Step 8: Secure your website
Most of the work so far is focused around protecting your user’s credentials in the event that a hacker manages to obtain a large list of your users. As Benjamin Franklin said, “An ounce of prevention is worth a pound of cure.” In that light, spend time buttoning up holes in your security to prevent that from happening in the first place. I recommend starting with the OWASP Top Ten Project, a compilation of common security flaws ranked by urgency based on prevalence of attacks and how critical a successful attack against that vector can be. For each security risk, it covers a description of an attack on it as well as a guide to how you can prevent it. And don’t forget to keep your operating systems and software up to date.
Step 9: Keep up to date with security news
Things are constantly changing in the security world. For example, over 17% of all of the secure servers on the Internet were believed to be vulnerable to an attack on the OpenSSL software, later known as Heartbleed. It was basically allowing hackers to literally expose the contents of the memory state of your server, exposing raw passwords as they were being entered. It was since patched, but other flaws and data leaks are being exposed all the time. If you don’t already have one, you should get your company to hire a security consultant to audit your website and networks for potential vulnerabilities.

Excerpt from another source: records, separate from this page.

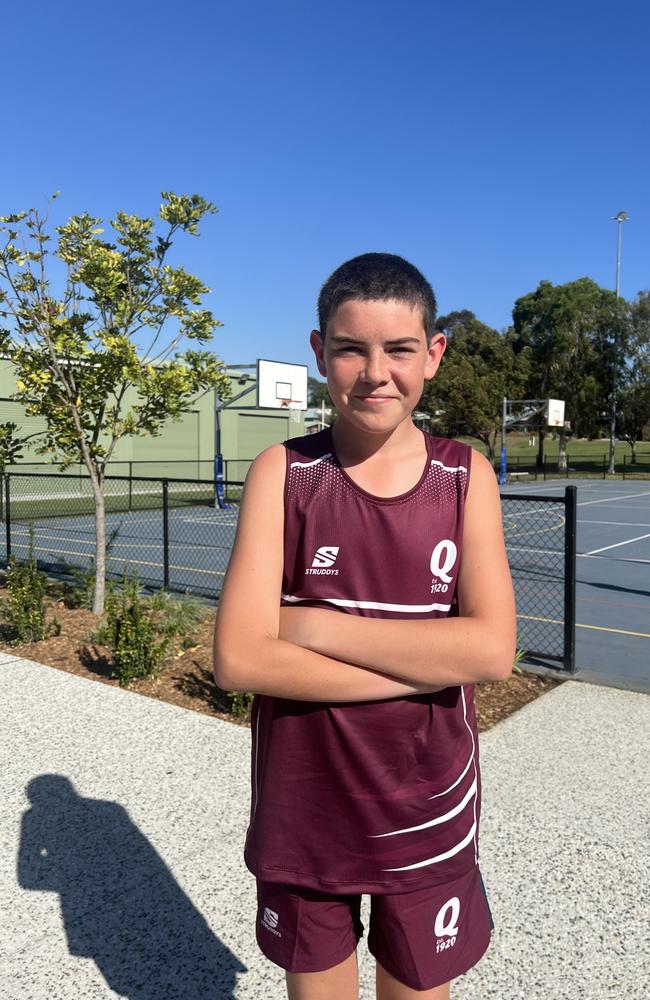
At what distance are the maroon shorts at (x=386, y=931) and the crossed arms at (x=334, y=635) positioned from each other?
1.39 feet

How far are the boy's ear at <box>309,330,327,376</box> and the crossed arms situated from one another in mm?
209

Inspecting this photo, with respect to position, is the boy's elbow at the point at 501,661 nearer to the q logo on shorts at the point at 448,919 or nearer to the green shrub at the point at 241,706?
the q logo on shorts at the point at 448,919

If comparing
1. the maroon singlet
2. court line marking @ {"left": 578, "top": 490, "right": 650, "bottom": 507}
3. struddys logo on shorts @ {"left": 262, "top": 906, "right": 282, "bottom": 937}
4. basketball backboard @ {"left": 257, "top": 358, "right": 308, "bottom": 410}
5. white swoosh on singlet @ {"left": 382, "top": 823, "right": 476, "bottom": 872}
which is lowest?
court line marking @ {"left": 578, "top": 490, "right": 650, "bottom": 507}

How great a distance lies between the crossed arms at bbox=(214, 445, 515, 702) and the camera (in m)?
1.44

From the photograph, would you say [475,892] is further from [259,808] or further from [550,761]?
[550,761]

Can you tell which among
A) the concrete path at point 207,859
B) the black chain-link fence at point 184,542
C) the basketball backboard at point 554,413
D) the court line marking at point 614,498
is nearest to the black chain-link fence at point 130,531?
the black chain-link fence at point 184,542

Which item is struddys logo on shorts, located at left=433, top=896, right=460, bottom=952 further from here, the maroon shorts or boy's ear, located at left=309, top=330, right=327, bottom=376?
boy's ear, located at left=309, top=330, right=327, bottom=376

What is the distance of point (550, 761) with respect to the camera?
14.4 feet

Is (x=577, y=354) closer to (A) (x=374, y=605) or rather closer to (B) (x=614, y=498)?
(B) (x=614, y=498)

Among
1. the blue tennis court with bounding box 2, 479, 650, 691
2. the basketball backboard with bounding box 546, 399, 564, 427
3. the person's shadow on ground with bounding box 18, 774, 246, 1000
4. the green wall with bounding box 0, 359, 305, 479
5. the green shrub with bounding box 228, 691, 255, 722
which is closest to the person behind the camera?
the person's shadow on ground with bounding box 18, 774, 246, 1000

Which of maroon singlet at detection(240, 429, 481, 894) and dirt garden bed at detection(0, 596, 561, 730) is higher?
maroon singlet at detection(240, 429, 481, 894)

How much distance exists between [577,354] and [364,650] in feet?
150

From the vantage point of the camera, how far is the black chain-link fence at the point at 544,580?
624cm

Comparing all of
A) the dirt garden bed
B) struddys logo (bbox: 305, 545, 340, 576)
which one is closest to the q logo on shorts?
struddys logo (bbox: 305, 545, 340, 576)
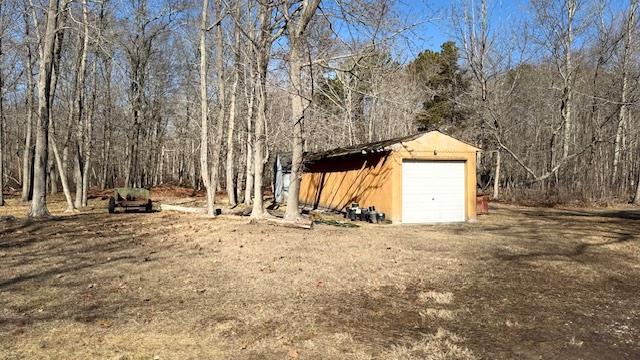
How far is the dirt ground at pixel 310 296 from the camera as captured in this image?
4.75 m

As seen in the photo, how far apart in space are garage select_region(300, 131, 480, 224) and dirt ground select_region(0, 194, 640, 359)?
4539mm

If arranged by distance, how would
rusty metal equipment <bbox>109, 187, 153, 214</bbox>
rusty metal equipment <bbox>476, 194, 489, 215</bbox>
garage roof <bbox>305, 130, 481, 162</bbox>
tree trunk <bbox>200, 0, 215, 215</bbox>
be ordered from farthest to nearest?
rusty metal equipment <bbox>476, 194, 489, 215</bbox>
rusty metal equipment <bbox>109, 187, 153, 214</bbox>
garage roof <bbox>305, 130, 481, 162</bbox>
tree trunk <bbox>200, 0, 215, 215</bbox>

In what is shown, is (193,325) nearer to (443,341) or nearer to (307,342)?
(307,342)

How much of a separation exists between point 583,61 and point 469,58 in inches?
265

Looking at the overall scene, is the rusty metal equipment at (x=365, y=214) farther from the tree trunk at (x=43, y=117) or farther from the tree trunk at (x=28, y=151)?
A: the tree trunk at (x=28, y=151)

Step 10: Be ready for anything
Security breaches happen all the time, even despite developers’ best efforts. You need to have a plan in place for tackling a data breach before it happens so you can minimize the damage. The first thing you should do is add a flag to each user’s account that you can enable if you think they may have been compromised, which would disable their login credentials, automatically making them have to authenticate through alternative means, upon which they should be required to change their passwords. The new password should include new salts that you know weren’t exposed in the hack, and you can version the password hashes appropriately if you like. You also need to be able to reach out to your users within the first 24 hours if you can, and hopefully within the same business day.
In conclusion, password handling and storage are technically complicated, though getting it wrong could mean serious problems for your PR department should your website get hacked. This was only a high level list, and as such I do not consider this comprehensive. As time permits, I’d love to begin to break down these steps into more detail in future articles as well as providing actual source code with which you may incorporate into your projects.